- _Exercise aim_: In the listing that follows, how many lines contain "site"? Give the number only.

- _Provided entries_:
----

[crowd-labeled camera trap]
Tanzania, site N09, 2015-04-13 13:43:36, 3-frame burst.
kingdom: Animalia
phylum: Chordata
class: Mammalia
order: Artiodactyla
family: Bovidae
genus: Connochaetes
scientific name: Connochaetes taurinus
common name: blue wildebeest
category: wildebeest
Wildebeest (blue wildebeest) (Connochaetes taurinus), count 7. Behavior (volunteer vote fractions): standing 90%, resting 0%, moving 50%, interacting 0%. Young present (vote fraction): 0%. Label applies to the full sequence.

----

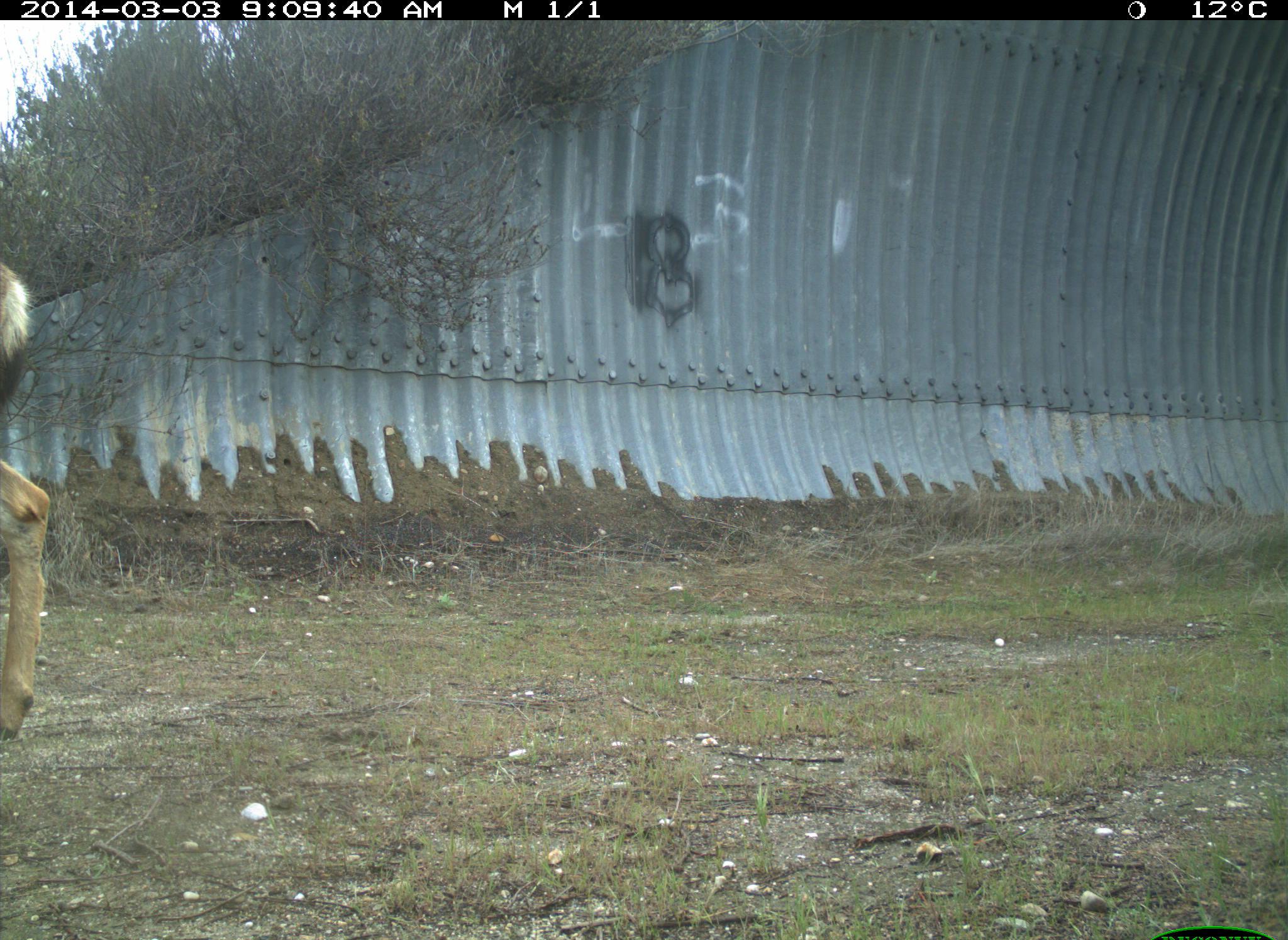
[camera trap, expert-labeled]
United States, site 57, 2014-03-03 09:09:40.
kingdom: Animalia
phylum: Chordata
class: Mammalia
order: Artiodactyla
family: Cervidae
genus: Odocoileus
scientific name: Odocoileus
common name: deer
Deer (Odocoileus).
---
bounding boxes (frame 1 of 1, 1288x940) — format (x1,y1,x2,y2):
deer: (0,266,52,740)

----

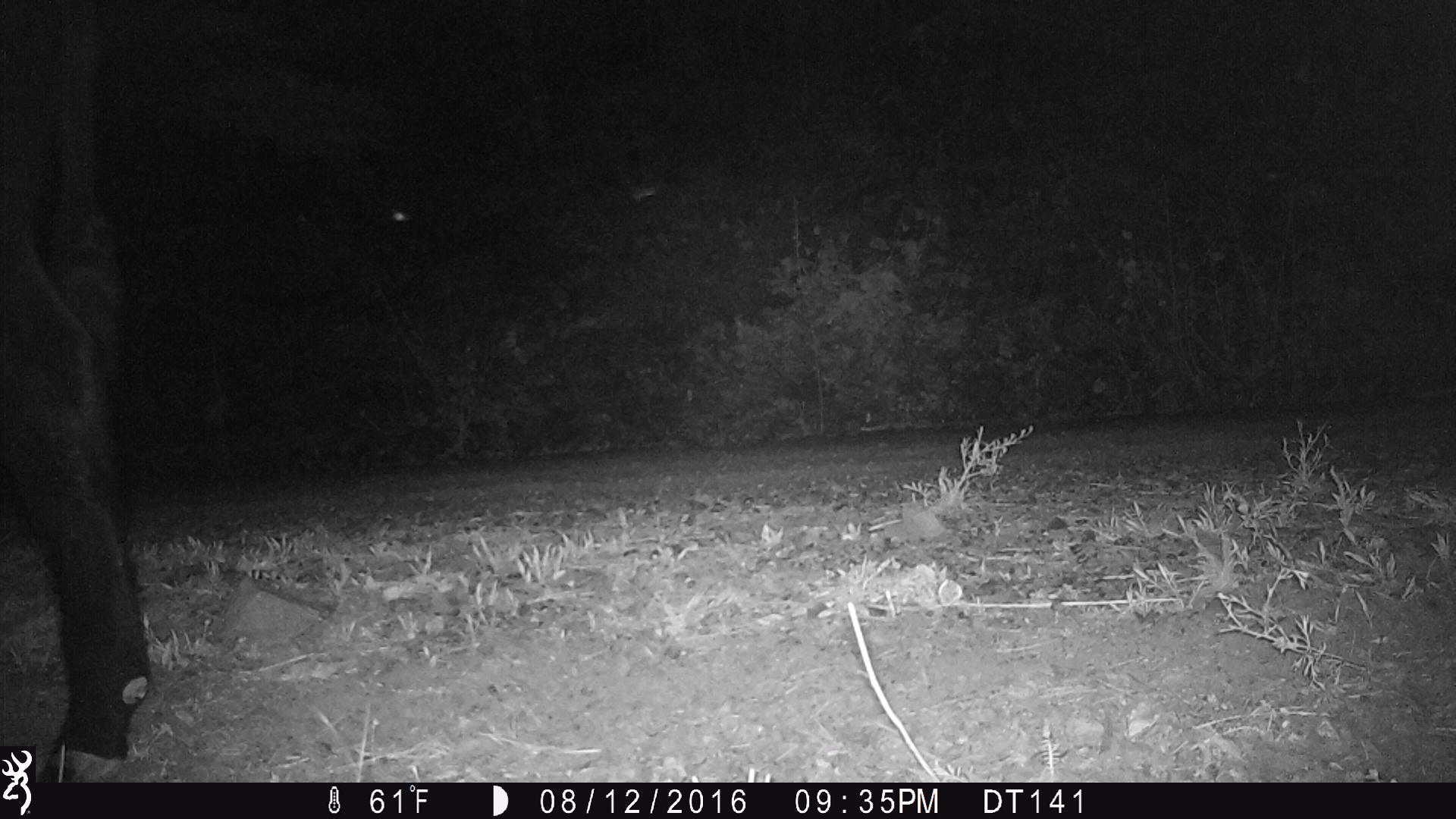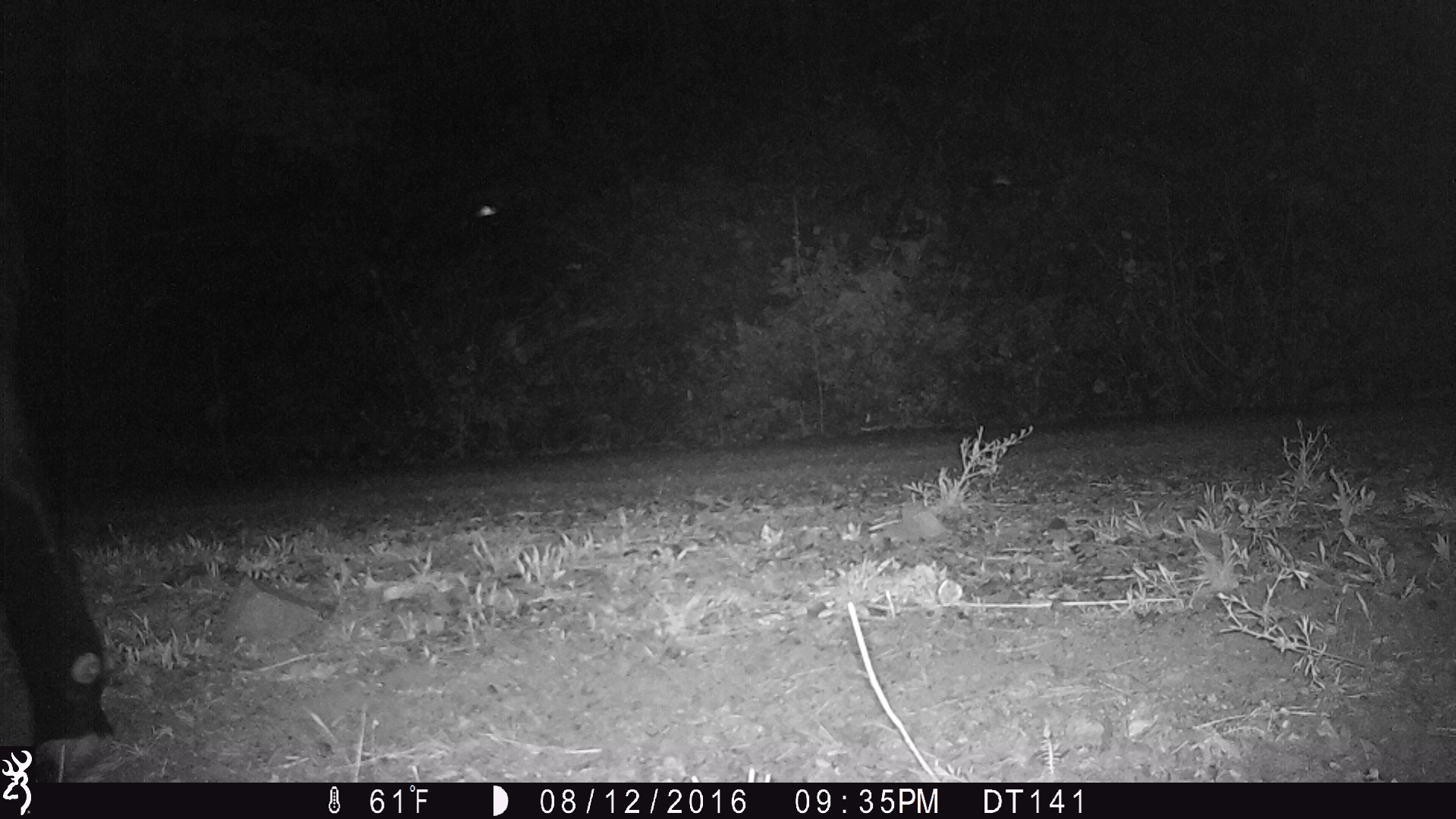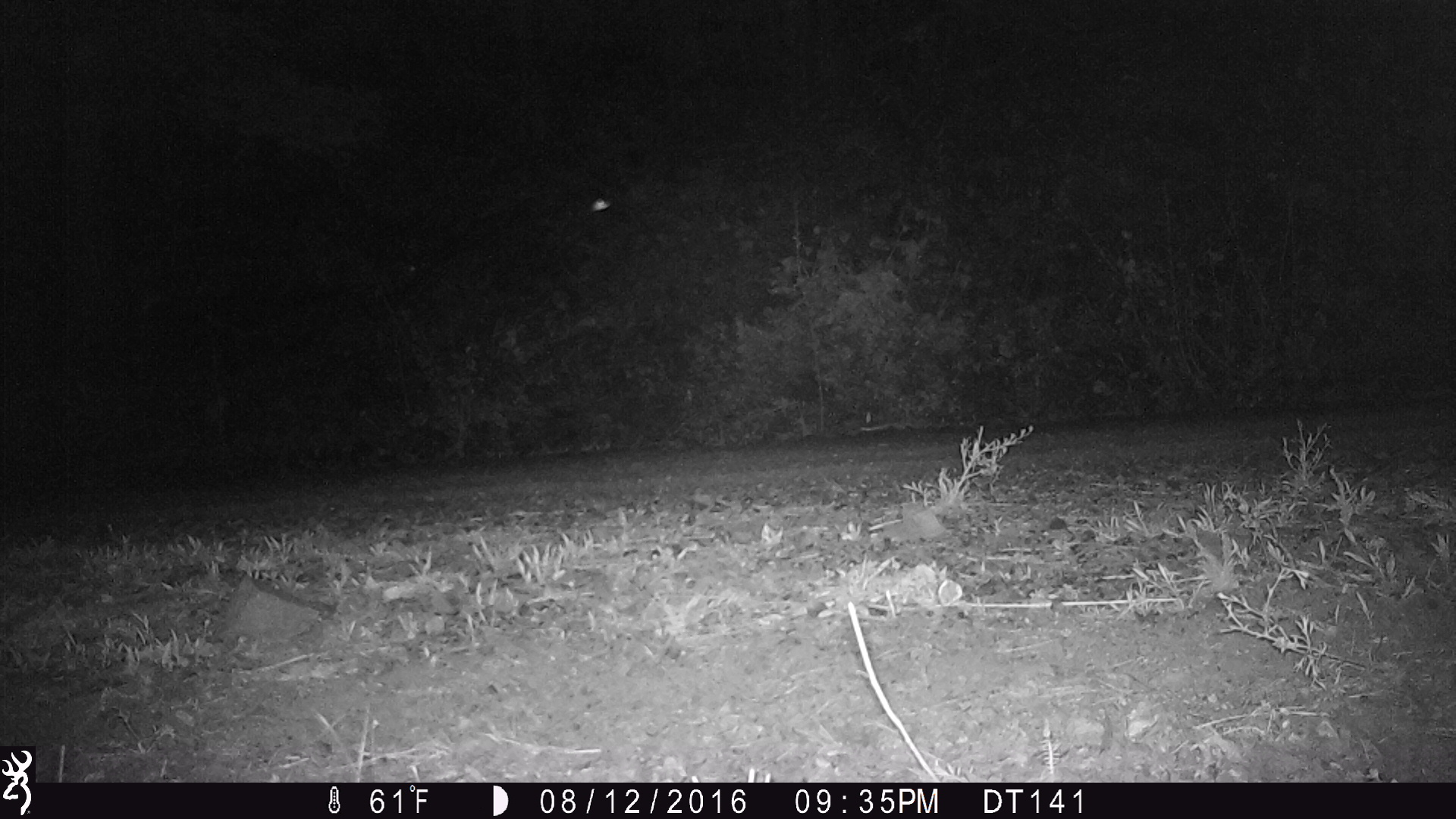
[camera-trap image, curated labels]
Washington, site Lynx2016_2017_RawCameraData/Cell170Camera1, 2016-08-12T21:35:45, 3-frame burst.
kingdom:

----

- _Response_: 3